If you are comfortable with this scenario then you should be
comfortable with bundle theory. You appreciate that the observing
"I" is no more than patterns of energy and information, which can
be disrupted and reconstituted without destroying the self -
because there is no self to destroy. The patterns are all. If, on
the other hand, you believe that some essential "you" would be lost
in the process then you are an irredeemable ego theorist. You
believe that the reconstituted body is not "you" but a mere
replica. Although the replica will know in its bones that it is the
very person who stepped into the scanner at the start of the
journey, and friends and loved ones will agree, you insist it could
not be you because your body and brain would have been destroyed.
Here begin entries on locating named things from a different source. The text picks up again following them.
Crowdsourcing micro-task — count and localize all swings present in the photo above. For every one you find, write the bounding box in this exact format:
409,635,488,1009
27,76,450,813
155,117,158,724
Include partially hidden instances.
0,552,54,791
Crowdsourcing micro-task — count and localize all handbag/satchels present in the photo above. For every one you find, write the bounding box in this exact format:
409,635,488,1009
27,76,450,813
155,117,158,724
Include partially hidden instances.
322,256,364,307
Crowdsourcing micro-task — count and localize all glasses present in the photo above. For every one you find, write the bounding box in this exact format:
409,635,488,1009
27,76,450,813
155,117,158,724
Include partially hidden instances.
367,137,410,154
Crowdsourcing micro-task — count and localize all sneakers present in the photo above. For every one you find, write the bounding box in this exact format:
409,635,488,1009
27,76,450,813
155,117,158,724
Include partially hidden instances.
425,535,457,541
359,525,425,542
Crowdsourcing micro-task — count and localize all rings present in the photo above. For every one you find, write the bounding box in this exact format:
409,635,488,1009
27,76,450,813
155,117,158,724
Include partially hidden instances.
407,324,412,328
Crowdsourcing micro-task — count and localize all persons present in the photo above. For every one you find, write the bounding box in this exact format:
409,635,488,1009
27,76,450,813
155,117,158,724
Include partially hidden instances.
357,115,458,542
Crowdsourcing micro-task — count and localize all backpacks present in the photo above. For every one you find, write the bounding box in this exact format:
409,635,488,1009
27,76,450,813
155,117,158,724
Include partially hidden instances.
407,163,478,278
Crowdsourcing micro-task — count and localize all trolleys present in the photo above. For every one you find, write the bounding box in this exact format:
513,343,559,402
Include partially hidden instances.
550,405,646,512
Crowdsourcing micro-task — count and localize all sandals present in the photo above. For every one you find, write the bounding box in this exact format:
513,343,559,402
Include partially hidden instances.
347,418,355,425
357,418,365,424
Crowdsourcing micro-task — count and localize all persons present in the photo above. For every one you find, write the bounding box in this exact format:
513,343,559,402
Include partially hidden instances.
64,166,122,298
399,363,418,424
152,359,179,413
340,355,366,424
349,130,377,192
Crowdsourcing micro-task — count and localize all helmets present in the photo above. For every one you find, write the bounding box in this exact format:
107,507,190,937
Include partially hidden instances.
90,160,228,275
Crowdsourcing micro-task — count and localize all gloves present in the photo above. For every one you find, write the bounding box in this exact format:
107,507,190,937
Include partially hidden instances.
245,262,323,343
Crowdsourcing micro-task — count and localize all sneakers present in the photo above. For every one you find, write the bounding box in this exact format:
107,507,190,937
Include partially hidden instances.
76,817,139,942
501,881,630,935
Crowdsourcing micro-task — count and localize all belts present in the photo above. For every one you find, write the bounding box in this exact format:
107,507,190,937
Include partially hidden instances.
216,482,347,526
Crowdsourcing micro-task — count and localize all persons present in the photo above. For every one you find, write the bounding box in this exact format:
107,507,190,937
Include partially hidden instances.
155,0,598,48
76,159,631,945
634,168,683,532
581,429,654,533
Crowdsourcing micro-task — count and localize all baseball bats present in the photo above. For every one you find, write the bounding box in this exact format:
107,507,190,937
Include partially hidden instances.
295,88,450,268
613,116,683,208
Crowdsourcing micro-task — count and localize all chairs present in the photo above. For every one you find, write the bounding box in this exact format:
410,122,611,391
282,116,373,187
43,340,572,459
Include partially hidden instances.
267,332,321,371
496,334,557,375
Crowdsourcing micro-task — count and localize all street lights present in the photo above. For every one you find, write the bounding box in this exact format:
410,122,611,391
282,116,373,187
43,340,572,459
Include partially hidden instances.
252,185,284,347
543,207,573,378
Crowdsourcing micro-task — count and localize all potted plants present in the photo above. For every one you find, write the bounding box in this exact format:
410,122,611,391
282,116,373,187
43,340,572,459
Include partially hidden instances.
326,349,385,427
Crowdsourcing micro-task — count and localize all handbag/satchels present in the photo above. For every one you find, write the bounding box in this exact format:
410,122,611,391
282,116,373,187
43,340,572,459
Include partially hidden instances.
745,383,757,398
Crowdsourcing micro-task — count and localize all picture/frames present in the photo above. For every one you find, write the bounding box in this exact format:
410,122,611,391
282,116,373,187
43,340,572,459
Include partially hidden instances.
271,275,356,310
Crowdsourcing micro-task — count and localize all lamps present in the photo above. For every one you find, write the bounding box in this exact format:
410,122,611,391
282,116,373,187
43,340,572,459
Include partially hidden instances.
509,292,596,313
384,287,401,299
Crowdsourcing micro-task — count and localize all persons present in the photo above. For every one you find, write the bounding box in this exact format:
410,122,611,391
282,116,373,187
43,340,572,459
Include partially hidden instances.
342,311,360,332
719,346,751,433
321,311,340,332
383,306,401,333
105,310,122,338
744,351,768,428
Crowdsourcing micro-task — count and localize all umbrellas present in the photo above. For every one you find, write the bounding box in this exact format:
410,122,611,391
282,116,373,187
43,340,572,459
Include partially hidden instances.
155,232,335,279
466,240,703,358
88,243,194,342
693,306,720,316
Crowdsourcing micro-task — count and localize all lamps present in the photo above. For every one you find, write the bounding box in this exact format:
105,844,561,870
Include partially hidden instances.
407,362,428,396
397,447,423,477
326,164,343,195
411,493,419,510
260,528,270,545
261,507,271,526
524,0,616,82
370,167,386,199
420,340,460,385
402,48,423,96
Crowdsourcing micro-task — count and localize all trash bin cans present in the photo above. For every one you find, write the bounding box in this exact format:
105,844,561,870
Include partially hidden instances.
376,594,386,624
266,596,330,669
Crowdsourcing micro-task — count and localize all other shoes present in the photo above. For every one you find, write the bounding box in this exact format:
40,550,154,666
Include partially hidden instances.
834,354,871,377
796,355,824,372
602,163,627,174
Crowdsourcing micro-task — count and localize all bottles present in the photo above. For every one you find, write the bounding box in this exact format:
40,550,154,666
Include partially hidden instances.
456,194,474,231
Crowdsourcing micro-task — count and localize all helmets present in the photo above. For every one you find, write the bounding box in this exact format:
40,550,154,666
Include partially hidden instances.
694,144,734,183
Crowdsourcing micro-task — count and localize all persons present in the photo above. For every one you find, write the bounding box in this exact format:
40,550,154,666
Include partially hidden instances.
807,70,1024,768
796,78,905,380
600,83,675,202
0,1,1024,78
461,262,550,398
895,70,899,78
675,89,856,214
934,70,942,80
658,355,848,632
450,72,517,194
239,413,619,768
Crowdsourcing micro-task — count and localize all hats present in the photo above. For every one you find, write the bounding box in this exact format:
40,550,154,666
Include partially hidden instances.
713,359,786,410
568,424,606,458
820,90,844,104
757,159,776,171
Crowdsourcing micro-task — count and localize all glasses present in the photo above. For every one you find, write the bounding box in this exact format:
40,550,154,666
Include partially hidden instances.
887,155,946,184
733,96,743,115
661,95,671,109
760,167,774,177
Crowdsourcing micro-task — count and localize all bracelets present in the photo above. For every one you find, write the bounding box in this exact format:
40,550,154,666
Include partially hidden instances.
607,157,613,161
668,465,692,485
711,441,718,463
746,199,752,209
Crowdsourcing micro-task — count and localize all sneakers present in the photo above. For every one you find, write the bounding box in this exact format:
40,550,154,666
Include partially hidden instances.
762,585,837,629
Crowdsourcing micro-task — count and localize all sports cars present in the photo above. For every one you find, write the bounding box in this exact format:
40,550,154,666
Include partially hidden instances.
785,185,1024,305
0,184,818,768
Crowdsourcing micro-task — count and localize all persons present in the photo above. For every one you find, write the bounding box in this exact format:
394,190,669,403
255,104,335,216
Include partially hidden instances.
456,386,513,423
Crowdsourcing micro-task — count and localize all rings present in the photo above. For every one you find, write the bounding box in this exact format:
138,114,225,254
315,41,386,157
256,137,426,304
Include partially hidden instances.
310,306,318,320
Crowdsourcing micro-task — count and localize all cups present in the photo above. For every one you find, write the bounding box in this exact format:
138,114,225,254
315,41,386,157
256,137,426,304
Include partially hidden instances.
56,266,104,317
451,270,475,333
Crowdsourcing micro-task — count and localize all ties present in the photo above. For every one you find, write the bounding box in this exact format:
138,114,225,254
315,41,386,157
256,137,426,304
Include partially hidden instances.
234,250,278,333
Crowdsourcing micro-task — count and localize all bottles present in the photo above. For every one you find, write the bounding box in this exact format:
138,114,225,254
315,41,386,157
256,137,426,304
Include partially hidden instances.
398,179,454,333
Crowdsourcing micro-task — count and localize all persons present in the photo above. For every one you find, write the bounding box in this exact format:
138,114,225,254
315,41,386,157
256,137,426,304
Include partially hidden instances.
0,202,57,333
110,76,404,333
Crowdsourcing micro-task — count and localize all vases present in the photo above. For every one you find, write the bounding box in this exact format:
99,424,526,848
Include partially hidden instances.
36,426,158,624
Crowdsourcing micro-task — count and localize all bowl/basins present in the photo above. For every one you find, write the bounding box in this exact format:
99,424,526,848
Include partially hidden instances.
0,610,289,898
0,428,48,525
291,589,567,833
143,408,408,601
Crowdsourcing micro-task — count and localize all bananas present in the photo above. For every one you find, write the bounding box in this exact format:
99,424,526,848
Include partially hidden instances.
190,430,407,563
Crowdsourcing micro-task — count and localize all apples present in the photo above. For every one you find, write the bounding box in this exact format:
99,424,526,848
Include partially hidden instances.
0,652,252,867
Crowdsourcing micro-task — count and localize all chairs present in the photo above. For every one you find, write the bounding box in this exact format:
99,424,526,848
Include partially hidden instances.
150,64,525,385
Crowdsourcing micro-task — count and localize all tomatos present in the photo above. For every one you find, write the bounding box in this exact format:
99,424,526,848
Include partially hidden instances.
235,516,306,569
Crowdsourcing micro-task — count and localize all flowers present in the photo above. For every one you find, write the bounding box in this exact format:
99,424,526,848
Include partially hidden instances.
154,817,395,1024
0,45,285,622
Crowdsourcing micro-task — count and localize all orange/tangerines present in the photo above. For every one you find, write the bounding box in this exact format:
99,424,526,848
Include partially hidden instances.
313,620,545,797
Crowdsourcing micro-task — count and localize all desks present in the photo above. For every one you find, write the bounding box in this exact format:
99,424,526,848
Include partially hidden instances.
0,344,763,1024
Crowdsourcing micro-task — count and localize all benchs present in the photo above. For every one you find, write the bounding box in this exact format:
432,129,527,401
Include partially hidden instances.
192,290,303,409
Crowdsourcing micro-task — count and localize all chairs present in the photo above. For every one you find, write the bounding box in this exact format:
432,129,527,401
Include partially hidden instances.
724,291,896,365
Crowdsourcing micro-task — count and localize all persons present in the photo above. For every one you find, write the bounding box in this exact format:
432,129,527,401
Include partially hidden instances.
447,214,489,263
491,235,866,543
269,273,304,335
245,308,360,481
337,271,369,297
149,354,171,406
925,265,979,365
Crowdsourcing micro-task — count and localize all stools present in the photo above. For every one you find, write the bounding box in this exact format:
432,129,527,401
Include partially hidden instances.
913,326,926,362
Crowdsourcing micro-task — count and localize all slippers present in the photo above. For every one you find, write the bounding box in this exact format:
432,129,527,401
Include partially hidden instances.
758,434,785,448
Incidentally, we see here a neat inversion of conventional
thinking. Those who believe in an essence, or soul, suddenly become
materialists, dreading the loss of the "original" body. But those
of us who don't hold such beliefs are prepared to countenance a
life after bodily death.
Scott concluded that he was "an irredeemable ego theorist":
..because I don't believe that I would awaken in the replica. The
destruction of my body would somehow sever the link between "me"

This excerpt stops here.